Document 52015SC0276

    WERKDOCUMENT VAN DE DIENSTEN VAN DE COMMISSIE SAMENVATTING VAN DE EFFECTBEOORDELING bij Voorstel voor een VERORDENING VAN HET EUROPEES PARLEMENT EN DE RAAD inzake het duurzame beheer van externe vissersvloten, en tot intrekking van Verordening (EG) nr. 1006/2008 van de Raad

    SWD/2015/0276 final - 2015/0289 (COD)

    Brussel, 10.12.2015

    SWD(2015) 276 final

    WERKDOCUMENT VAN DE DIENSTEN VAN DE COMMISSIE

    SAMENVATTING VAN DE EFFECTBEOORDELING

    bij

    Voorstel voor een VERORDENING VAN HET EUROPEES PARLEMENT EN DE RAAD inzake het duurzame beheer van externe vissersvloten, en tot intrekking van Verordening (EG) nr. 1006/2008 van de Raad

    {COM(2015) 636 final}
    {SWD(2015) 279 final}


    Effectbeoordeling met het oog op de mogelijke herziening van Verordening (EG) nr. 1006/2008 van de Raad betreffende machtigingen voor visserijactiviteiten van communautaire vissersvaartuigen buiten de communautaire wateren en de toegang van vaartuigen van derde landen tot de communautaire wateren

    A. Behoefte aan actie

    Waarom? Wat is het probleem? Maximum 11 regels

    De huidige verordening betreffende vismachtigingen laat geen efficiënte en transparante monitoring van de externe vloot van de EU toe. Deze situatie vormt een bedreiging voor de duurzame exploitatie van visbestanden en kan de reputatie van de Europese Unie op internationaal niveau aantasten.
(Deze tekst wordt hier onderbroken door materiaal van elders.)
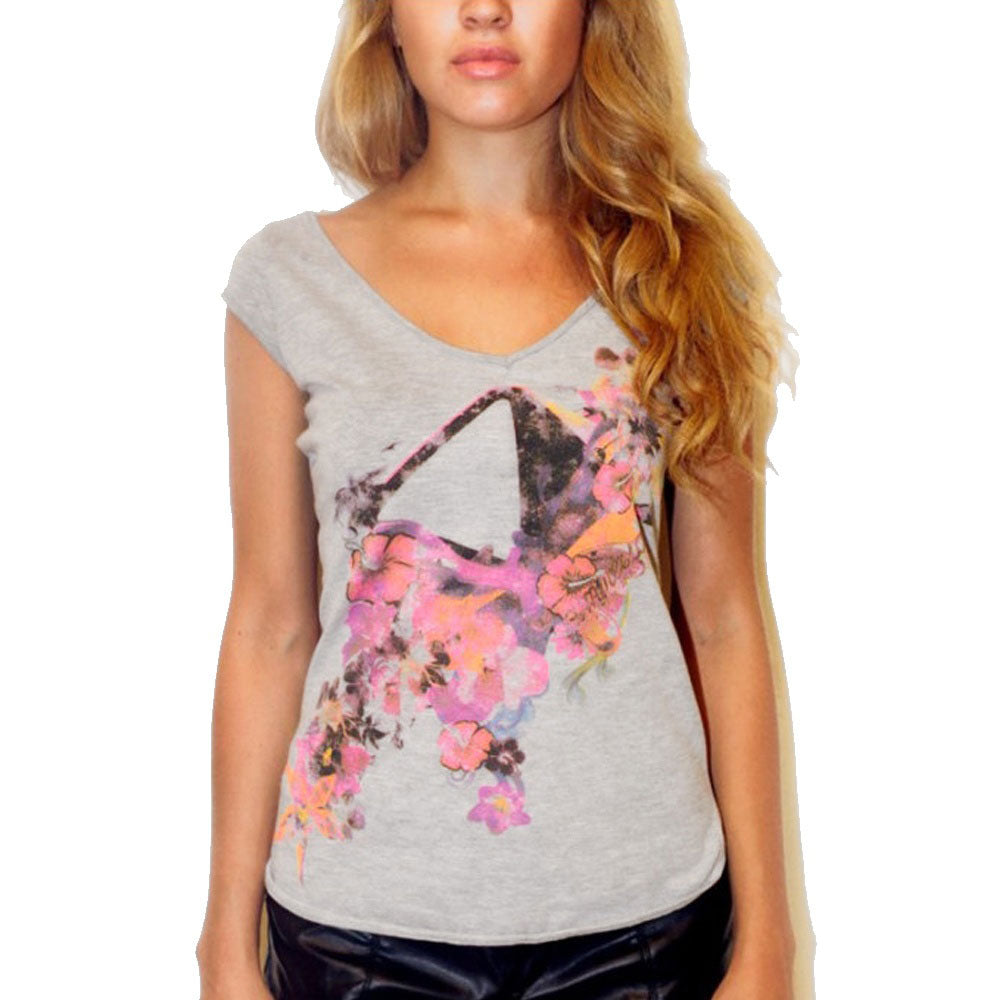 Amnesia Ibiza Flowers Women's V-Neck T-shirt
    Meer bepaald zijn tal van bepalingen van de huidige verordening niet duidelijk genoeg en niet consistent met andere regels, met name die met betrekking tot controle en de strijd tegen illegale, ongemelde en ongereglementeerde visserij (IOO). Ook zijn er overlappingen tussen verschillende bestuurslagen die leiden tot inconsistenties en omslachtige procedures. In het geval van rechtstreekse machtigingen die door derde landen aan EU-vaartuigen worden verleend, buiten het toepassingsgebied van een partnerschapsovereenkomst inzake duurzame visserij (150 à 180 per jaar), zijn er geen machtigingskader en criteria, waardoor de activiteiten van de externe vloot van de EU in hoge mate intransparant blijven. Tot slot worden de kwesties van onrechtmatige omvlagging en chartering niet aangepakt.
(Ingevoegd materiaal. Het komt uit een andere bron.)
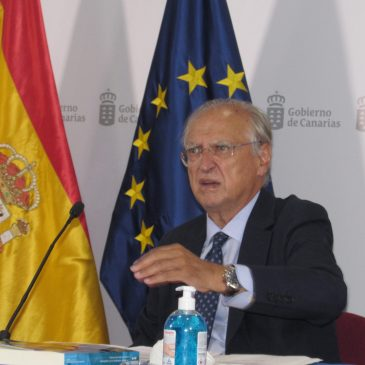 Falta la reforma de los tratados por Francisco Aldecoa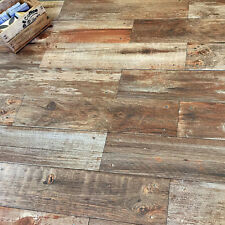 Natural Wood Effect Porcelain Kitchen / Bathroom Wall & Floor Tiles 15cm x 66cm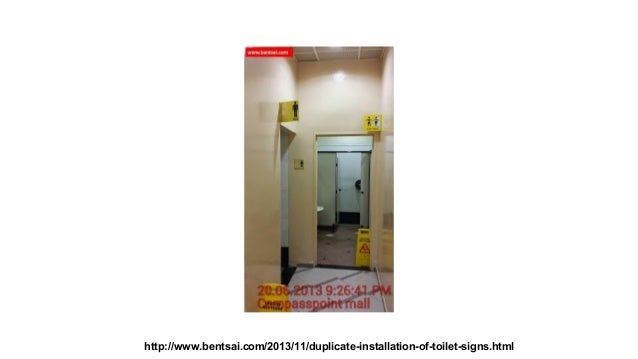 Duplicate installation of #toilet signs affects #compasspoint profitability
    Wat moet met dit initiatief worden bereikt? Maximum 8 regels

    Het belangrijkste oogmerk van dit voorstel is de invoering van een samenhangend regelgevend kader om de Unie in staat te stellen haar externe vloot – enkele honderden vaartuigen – beter te monitoren, ongeacht waar en binnen welk kader hij actief is. In deze context is de doelstelling tweeledig:

    (1) het bestaande regelgevende kader verduidelijken en vereenvoudigen door inconsistenties en rechtsonzekerheid weg te nemen en door de verdeling van taken tussen de Commissie en nationale overheden te verduidelijken;

    (2) criteria en machtigingsprocedures invoeren voor alle situaties waarin een vaartuig van de Unie buiten de wateren van de Unie vist, waaronder voor rechtstreekse machtigingen ("particuliere vergunningen"), en maatregelen invoeren ter voorkoming van onrechtmatige omvlagging.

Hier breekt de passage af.